Being a judicial officer is a job unlike any other she’s done, but Missy Enanoza is up to the challenge. A graduate student worker in USC Student Judicial Affairs and Community Standards (SJACS), Enanoza tries to make every encounter with students a positive one.
“It’s something completely different from what I’ve done before, but I’m enjoying helping students reevaluate their decisions and learn how to be better citizens,” explained Enanoza, a student in the Postsecondary Administration and Student Affairs program at the USC Rossier School of Education.
The Woodbury, Minn., native earned a B.S. in business administration from DePaul University in Chicago.
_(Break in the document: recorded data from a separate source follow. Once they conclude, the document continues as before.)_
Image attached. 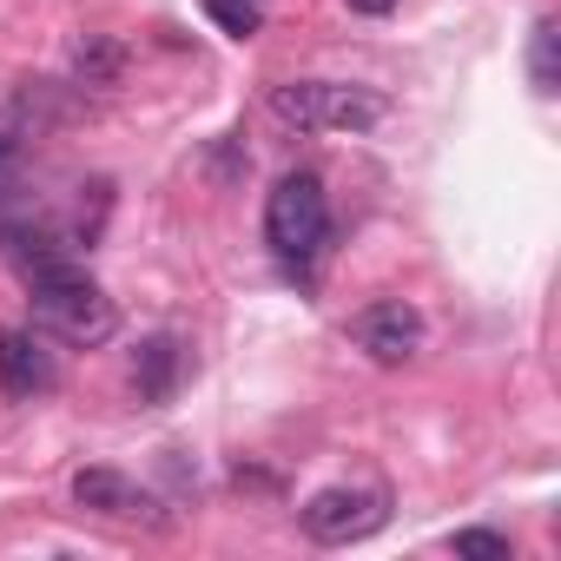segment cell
Segmentation results:
<instances>
[{
    "mask_svg": "<svg viewBox=\"0 0 561 561\" xmlns=\"http://www.w3.org/2000/svg\"><path fill=\"white\" fill-rule=\"evenodd\" d=\"M27 311H34V331L60 337V344H73V351H100V344H113V331H119L113 298L93 285L80 264H60V271L27 277Z\"/></svg>",
    "mask_w": 561,
    "mask_h": 561,
    "instance_id": "obj_1",
    "label": "cell"
},
{
    "mask_svg": "<svg viewBox=\"0 0 561 561\" xmlns=\"http://www.w3.org/2000/svg\"><path fill=\"white\" fill-rule=\"evenodd\" d=\"M271 113L298 133H370L390 113V100L370 87H351V80H277Z\"/></svg>",
    "mask_w": 561,
    "mask_h": 561,
    "instance_id": "obj_2",
    "label": "cell"
},
{
    "mask_svg": "<svg viewBox=\"0 0 561 561\" xmlns=\"http://www.w3.org/2000/svg\"><path fill=\"white\" fill-rule=\"evenodd\" d=\"M331 238V198H324V179L318 172H285L264 198V244L285 257V264H305L318 257Z\"/></svg>",
    "mask_w": 561,
    "mask_h": 561,
    "instance_id": "obj_3",
    "label": "cell"
},
{
    "mask_svg": "<svg viewBox=\"0 0 561 561\" xmlns=\"http://www.w3.org/2000/svg\"><path fill=\"white\" fill-rule=\"evenodd\" d=\"M390 522V495L383 489H318L305 502V535L324 541V548H344V541H364Z\"/></svg>",
    "mask_w": 561,
    "mask_h": 561,
    "instance_id": "obj_4",
    "label": "cell"
},
{
    "mask_svg": "<svg viewBox=\"0 0 561 561\" xmlns=\"http://www.w3.org/2000/svg\"><path fill=\"white\" fill-rule=\"evenodd\" d=\"M73 502H80V508H93V515H106V522L172 528L165 502H159L152 489H139L133 476H119V469H73Z\"/></svg>",
    "mask_w": 561,
    "mask_h": 561,
    "instance_id": "obj_5",
    "label": "cell"
},
{
    "mask_svg": "<svg viewBox=\"0 0 561 561\" xmlns=\"http://www.w3.org/2000/svg\"><path fill=\"white\" fill-rule=\"evenodd\" d=\"M423 337H430V324H423V311L403 305V298L364 305V311L351 318V344H357L364 357H377V364H410V357L423 351Z\"/></svg>",
    "mask_w": 561,
    "mask_h": 561,
    "instance_id": "obj_6",
    "label": "cell"
},
{
    "mask_svg": "<svg viewBox=\"0 0 561 561\" xmlns=\"http://www.w3.org/2000/svg\"><path fill=\"white\" fill-rule=\"evenodd\" d=\"M54 383H60V364H54L41 331H0V390H8L14 403H34Z\"/></svg>",
    "mask_w": 561,
    "mask_h": 561,
    "instance_id": "obj_7",
    "label": "cell"
},
{
    "mask_svg": "<svg viewBox=\"0 0 561 561\" xmlns=\"http://www.w3.org/2000/svg\"><path fill=\"white\" fill-rule=\"evenodd\" d=\"M185 383V344L179 337H146L133 357V397L139 403H172Z\"/></svg>",
    "mask_w": 561,
    "mask_h": 561,
    "instance_id": "obj_8",
    "label": "cell"
},
{
    "mask_svg": "<svg viewBox=\"0 0 561 561\" xmlns=\"http://www.w3.org/2000/svg\"><path fill=\"white\" fill-rule=\"evenodd\" d=\"M67 67H73V80H80V87H119V73H126V47H119V41H106V34H80Z\"/></svg>",
    "mask_w": 561,
    "mask_h": 561,
    "instance_id": "obj_9",
    "label": "cell"
},
{
    "mask_svg": "<svg viewBox=\"0 0 561 561\" xmlns=\"http://www.w3.org/2000/svg\"><path fill=\"white\" fill-rule=\"evenodd\" d=\"M528 80H535V93H541V100H554V93H561V67H554V14H541V21H535V34H528Z\"/></svg>",
    "mask_w": 561,
    "mask_h": 561,
    "instance_id": "obj_10",
    "label": "cell"
},
{
    "mask_svg": "<svg viewBox=\"0 0 561 561\" xmlns=\"http://www.w3.org/2000/svg\"><path fill=\"white\" fill-rule=\"evenodd\" d=\"M205 14L218 21V34H231V41H251V34L264 27V0H205Z\"/></svg>",
    "mask_w": 561,
    "mask_h": 561,
    "instance_id": "obj_11",
    "label": "cell"
},
{
    "mask_svg": "<svg viewBox=\"0 0 561 561\" xmlns=\"http://www.w3.org/2000/svg\"><path fill=\"white\" fill-rule=\"evenodd\" d=\"M449 548H456V554H476V561H515V541L495 535V528H462Z\"/></svg>",
    "mask_w": 561,
    "mask_h": 561,
    "instance_id": "obj_12",
    "label": "cell"
},
{
    "mask_svg": "<svg viewBox=\"0 0 561 561\" xmlns=\"http://www.w3.org/2000/svg\"><path fill=\"white\" fill-rule=\"evenodd\" d=\"M14 179H21V146L0 133V192H14Z\"/></svg>",
    "mask_w": 561,
    "mask_h": 561,
    "instance_id": "obj_13",
    "label": "cell"
},
{
    "mask_svg": "<svg viewBox=\"0 0 561 561\" xmlns=\"http://www.w3.org/2000/svg\"><path fill=\"white\" fill-rule=\"evenodd\" d=\"M397 0H351V14H390Z\"/></svg>",
    "mask_w": 561,
    "mask_h": 561,
    "instance_id": "obj_14",
    "label": "cell"
}]
</instances>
She considered becoming a music teacher but decided to pursue an academic career as a faculty member and research culturally based fraternities and sororities.
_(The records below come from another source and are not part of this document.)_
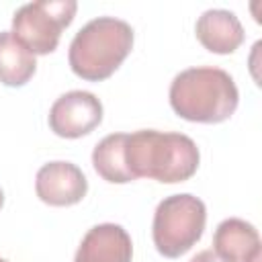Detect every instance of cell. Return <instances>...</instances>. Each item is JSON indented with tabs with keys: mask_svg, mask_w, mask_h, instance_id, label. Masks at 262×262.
Segmentation results:
<instances>
[{
	"mask_svg": "<svg viewBox=\"0 0 262 262\" xmlns=\"http://www.w3.org/2000/svg\"><path fill=\"white\" fill-rule=\"evenodd\" d=\"M201 162L196 143L182 133L141 129L125 139V164L131 176L164 184L188 180Z\"/></svg>",
	"mask_w": 262,
	"mask_h": 262,
	"instance_id": "1",
	"label": "cell"
},
{
	"mask_svg": "<svg viewBox=\"0 0 262 262\" xmlns=\"http://www.w3.org/2000/svg\"><path fill=\"white\" fill-rule=\"evenodd\" d=\"M172 111L190 123H223L239 102L233 78L221 68H188L170 84Z\"/></svg>",
	"mask_w": 262,
	"mask_h": 262,
	"instance_id": "2",
	"label": "cell"
},
{
	"mask_svg": "<svg viewBox=\"0 0 262 262\" xmlns=\"http://www.w3.org/2000/svg\"><path fill=\"white\" fill-rule=\"evenodd\" d=\"M133 49V29L115 16H98L86 23L70 43L72 72L88 82L111 78Z\"/></svg>",
	"mask_w": 262,
	"mask_h": 262,
	"instance_id": "3",
	"label": "cell"
},
{
	"mask_svg": "<svg viewBox=\"0 0 262 262\" xmlns=\"http://www.w3.org/2000/svg\"><path fill=\"white\" fill-rule=\"evenodd\" d=\"M205 223L207 207L199 196L188 192L166 196L154 213V246L164 258H180L201 239Z\"/></svg>",
	"mask_w": 262,
	"mask_h": 262,
	"instance_id": "4",
	"label": "cell"
},
{
	"mask_svg": "<svg viewBox=\"0 0 262 262\" xmlns=\"http://www.w3.org/2000/svg\"><path fill=\"white\" fill-rule=\"evenodd\" d=\"M74 0H39L23 4L12 16V35L33 53L47 55L57 49L61 31L76 16Z\"/></svg>",
	"mask_w": 262,
	"mask_h": 262,
	"instance_id": "5",
	"label": "cell"
},
{
	"mask_svg": "<svg viewBox=\"0 0 262 262\" xmlns=\"http://www.w3.org/2000/svg\"><path fill=\"white\" fill-rule=\"evenodd\" d=\"M102 121V102L86 90L61 94L49 111V127L55 135L78 139L94 131Z\"/></svg>",
	"mask_w": 262,
	"mask_h": 262,
	"instance_id": "6",
	"label": "cell"
},
{
	"mask_svg": "<svg viewBox=\"0 0 262 262\" xmlns=\"http://www.w3.org/2000/svg\"><path fill=\"white\" fill-rule=\"evenodd\" d=\"M35 192L45 205L70 207L86 196L88 180L72 162H49L35 176Z\"/></svg>",
	"mask_w": 262,
	"mask_h": 262,
	"instance_id": "7",
	"label": "cell"
},
{
	"mask_svg": "<svg viewBox=\"0 0 262 262\" xmlns=\"http://www.w3.org/2000/svg\"><path fill=\"white\" fill-rule=\"evenodd\" d=\"M133 244L127 229L117 223H100L86 231L74 262H131Z\"/></svg>",
	"mask_w": 262,
	"mask_h": 262,
	"instance_id": "8",
	"label": "cell"
},
{
	"mask_svg": "<svg viewBox=\"0 0 262 262\" xmlns=\"http://www.w3.org/2000/svg\"><path fill=\"white\" fill-rule=\"evenodd\" d=\"M194 33L199 43L207 51L219 53V55L233 53L244 43V37H246L239 18L233 12L223 8L205 10L196 20Z\"/></svg>",
	"mask_w": 262,
	"mask_h": 262,
	"instance_id": "9",
	"label": "cell"
},
{
	"mask_svg": "<svg viewBox=\"0 0 262 262\" xmlns=\"http://www.w3.org/2000/svg\"><path fill=\"white\" fill-rule=\"evenodd\" d=\"M213 252L225 262H252L262 256L258 229L244 219L229 217L213 233Z\"/></svg>",
	"mask_w": 262,
	"mask_h": 262,
	"instance_id": "10",
	"label": "cell"
},
{
	"mask_svg": "<svg viewBox=\"0 0 262 262\" xmlns=\"http://www.w3.org/2000/svg\"><path fill=\"white\" fill-rule=\"evenodd\" d=\"M37 70L35 55L12 35V31L0 33V82L4 86H25Z\"/></svg>",
	"mask_w": 262,
	"mask_h": 262,
	"instance_id": "11",
	"label": "cell"
},
{
	"mask_svg": "<svg viewBox=\"0 0 262 262\" xmlns=\"http://www.w3.org/2000/svg\"><path fill=\"white\" fill-rule=\"evenodd\" d=\"M125 139L127 133H111L100 139L92 151V166L106 182L127 184L135 180L125 164Z\"/></svg>",
	"mask_w": 262,
	"mask_h": 262,
	"instance_id": "12",
	"label": "cell"
},
{
	"mask_svg": "<svg viewBox=\"0 0 262 262\" xmlns=\"http://www.w3.org/2000/svg\"><path fill=\"white\" fill-rule=\"evenodd\" d=\"M190 262H225V260L219 258L213 250H203V252H199L196 256H192Z\"/></svg>",
	"mask_w": 262,
	"mask_h": 262,
	"instance_id": "13",
	"label": "cell"
},
{
	"mask_svg": "<svg viewBox=\"0 0 262 262\" xmlns=\"http://www.w3.org/2000/svg\"><path fill=\"white\" fill-rule=\"evenodd\" d=\"M2 205H4V192H2V188H0V209H2Z\"/></svg>",
	"mask_w": 262,
	"mask_h": 262,
	"instance_id": "14",
	"label": "cell"
},
{
	"mask_svg": "<svg viewBox=\"0 0 262 262\" xmlns=\"http://www.w3.org/2000/svg\"><path fill=\"white\" fill-rule=\"evenodd\" d=\"M0 262H8V260H4V258H0Z\"/></svg>",
	"mask_w": 262,
	"mask_h": 262,
	"instance_id": "15",
	"label": "cell"
}]
</instances>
In her current position, Enanoza meets with students three days a week about their behavioral cases. Her responsibilities include notifying students that they need to meet with SJACS, which hears cases and assigns sanctions for infractions.
“Relaxing students so they will be open and honest is a challenge,” Enanoza said. “They’re very worried about what’s going to happen.”
When students arrive in her office, Enanoza uses the “challenge and support” counseling model.
“When a student is worried that they might get suspended or [is] scared of the consequences, I tend to be more supportive because the student needs to be reassured that this isn’t a punitive office and that this should be taken as a learning opportunity,” she explained. “If a student doesn’t understand how his or her actions violated the student conduct code, I tend to be more challenging because the student needs to understand that he or she has to abide by the rules even if he or she doesn’t like it or agree with it.”
Enanoza is working on a project to assess the effectiveness of some of the sanctions imposed for behavioral issues.
One of the most common sanctions requires students to write an educational/reflective paper, which is graded on a 1-5 scale. Enanoza plans to review the essays, code the types of learning and lessons, and use this system to better assess the effectiveness of the papers as an educational tool.
Enanoza, who also sings in the USC Student Affairs Choir, enjoys steering students in the right direction at a critical crossroads in their college careers.
“I do really care about the students,” Enanoza said. “I feel like I’m helping them make a change.”